------ 摘录原文 ------

3、进入.read方法,需要传入三个参数(文件路径,表头映射类,read监听器)
首先调用new ExcelReaderBuilder()方法,初始化ReadWorkbook对象
设置完readWorkbook属性后调,返回excelReaderBuilder对象
4、这里又个传入的参数是read监听器,进入其内部看一下,我们自定义了PageReadListener实现了ReadListener,我们来看一下ReadListener接口源码
public interface ReadListener<T> extends Listener {
/**
* All listeners receive this method when any one Listener does an error report. If an exception is thrown here, the
* entire read will terminate.
* 当任何一个侦听器执行错误报告时,所有侦听器都会收到此方法。如果在此处引发异常
*
* @param exception
* @param context
* @throws Exception
*/
default void onException(Exception exception, AnalysisContext context) throws Exception {
throw exception;
}
/**
* When analysis one head row trigger invoke function.
* 分析时 第一行表头触发器调用函数。
*
* @param headMap
* @param context
*/
default void invokeHead(Map<Integer, ReadCellData<?>> headMap, AnalysisContext context) {}
/**
* When analysis one row trigger invoke function.
* 分析时,一行触发器调用函数。

------ 所给数据 ------

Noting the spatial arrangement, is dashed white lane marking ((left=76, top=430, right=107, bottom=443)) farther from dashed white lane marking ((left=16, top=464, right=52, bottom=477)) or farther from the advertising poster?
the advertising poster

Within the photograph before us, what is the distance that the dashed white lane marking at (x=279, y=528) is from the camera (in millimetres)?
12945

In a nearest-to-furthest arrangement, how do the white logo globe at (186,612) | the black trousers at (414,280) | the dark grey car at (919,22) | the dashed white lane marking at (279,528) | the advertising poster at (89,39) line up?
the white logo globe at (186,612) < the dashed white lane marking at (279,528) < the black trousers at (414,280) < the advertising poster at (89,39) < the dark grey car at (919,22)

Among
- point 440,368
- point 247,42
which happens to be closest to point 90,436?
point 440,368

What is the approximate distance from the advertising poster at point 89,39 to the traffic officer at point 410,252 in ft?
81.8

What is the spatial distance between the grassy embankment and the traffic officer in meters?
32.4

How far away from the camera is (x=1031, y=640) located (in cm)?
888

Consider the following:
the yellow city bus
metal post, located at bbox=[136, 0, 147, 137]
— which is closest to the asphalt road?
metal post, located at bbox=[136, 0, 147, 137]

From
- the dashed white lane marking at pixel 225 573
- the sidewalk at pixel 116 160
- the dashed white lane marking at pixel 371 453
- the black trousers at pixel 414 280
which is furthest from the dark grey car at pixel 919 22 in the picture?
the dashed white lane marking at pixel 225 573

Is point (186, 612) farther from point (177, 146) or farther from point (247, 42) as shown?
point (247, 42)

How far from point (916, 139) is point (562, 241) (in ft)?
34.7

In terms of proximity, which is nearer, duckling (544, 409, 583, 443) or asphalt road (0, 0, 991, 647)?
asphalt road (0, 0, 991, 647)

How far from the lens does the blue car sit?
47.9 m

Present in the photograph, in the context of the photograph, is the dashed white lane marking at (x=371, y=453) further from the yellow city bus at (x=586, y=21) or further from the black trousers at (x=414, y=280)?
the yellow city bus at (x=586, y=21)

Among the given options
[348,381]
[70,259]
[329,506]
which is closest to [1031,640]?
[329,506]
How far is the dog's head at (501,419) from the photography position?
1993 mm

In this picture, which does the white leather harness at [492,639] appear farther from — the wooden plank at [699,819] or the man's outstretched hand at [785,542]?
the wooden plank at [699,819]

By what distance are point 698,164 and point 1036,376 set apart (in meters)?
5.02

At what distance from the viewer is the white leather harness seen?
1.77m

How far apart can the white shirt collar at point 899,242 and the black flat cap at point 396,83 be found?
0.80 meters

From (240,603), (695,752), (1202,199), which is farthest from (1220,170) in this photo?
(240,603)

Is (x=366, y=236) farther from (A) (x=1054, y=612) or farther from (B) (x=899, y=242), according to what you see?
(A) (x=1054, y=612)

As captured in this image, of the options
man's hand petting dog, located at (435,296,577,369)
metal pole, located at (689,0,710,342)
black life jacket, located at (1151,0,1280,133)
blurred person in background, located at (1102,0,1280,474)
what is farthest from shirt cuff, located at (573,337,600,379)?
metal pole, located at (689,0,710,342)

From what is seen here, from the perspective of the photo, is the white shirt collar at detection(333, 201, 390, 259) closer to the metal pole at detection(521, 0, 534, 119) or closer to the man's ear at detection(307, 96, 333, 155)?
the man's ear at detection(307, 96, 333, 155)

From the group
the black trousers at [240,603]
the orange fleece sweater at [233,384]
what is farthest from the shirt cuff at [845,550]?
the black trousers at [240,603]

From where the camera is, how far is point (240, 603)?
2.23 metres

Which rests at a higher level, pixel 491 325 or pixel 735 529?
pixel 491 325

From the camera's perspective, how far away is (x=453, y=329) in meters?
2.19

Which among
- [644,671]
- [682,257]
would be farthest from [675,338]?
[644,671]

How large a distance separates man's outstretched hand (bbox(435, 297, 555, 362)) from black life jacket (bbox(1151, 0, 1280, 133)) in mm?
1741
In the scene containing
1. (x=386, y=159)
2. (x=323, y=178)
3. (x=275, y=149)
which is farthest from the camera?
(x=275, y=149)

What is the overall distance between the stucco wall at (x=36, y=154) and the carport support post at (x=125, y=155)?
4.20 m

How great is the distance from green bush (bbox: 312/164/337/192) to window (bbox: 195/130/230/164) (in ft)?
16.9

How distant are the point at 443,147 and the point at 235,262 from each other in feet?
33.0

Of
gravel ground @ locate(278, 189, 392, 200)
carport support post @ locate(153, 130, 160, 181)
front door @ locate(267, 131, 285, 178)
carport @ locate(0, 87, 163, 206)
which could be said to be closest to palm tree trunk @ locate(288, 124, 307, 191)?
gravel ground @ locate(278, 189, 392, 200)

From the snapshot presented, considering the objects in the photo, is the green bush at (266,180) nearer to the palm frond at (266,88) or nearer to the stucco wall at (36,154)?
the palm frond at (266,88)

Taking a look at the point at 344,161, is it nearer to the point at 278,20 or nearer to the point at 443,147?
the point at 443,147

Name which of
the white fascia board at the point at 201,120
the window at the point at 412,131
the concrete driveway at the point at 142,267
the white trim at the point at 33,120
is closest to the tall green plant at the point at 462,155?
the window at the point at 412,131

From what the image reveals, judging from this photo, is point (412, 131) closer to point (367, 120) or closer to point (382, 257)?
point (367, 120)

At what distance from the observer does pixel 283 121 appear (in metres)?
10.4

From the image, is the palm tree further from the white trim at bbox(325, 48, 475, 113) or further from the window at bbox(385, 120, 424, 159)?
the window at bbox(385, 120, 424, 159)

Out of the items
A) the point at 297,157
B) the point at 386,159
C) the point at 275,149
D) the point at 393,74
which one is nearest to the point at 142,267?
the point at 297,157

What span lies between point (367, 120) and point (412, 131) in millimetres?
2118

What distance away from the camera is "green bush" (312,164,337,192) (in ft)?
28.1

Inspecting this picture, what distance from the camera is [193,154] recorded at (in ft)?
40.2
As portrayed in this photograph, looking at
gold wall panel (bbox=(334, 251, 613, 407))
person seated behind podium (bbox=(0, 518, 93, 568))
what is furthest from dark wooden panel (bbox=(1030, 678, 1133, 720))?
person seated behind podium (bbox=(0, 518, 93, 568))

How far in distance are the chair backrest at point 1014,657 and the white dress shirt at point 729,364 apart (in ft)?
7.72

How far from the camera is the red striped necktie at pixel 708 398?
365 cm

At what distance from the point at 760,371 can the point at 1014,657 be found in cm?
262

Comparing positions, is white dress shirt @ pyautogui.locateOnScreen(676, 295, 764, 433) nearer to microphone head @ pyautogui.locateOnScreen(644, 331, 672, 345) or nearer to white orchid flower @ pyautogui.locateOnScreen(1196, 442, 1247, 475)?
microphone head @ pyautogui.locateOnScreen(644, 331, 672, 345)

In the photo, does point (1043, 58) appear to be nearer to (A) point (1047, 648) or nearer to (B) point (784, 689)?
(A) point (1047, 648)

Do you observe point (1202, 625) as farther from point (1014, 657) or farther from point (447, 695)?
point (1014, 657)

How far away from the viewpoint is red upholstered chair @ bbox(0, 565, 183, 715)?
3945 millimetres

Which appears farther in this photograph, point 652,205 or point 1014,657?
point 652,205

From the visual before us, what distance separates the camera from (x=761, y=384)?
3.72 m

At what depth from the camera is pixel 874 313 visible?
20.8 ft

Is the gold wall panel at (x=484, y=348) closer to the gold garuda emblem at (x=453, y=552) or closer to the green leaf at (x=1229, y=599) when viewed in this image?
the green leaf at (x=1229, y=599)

------

任务要求 →
根据上面的摘录原文，列出调用.read方法时需要传入的所有参数。

结果 →
文件路径、表头映射类、read监听器。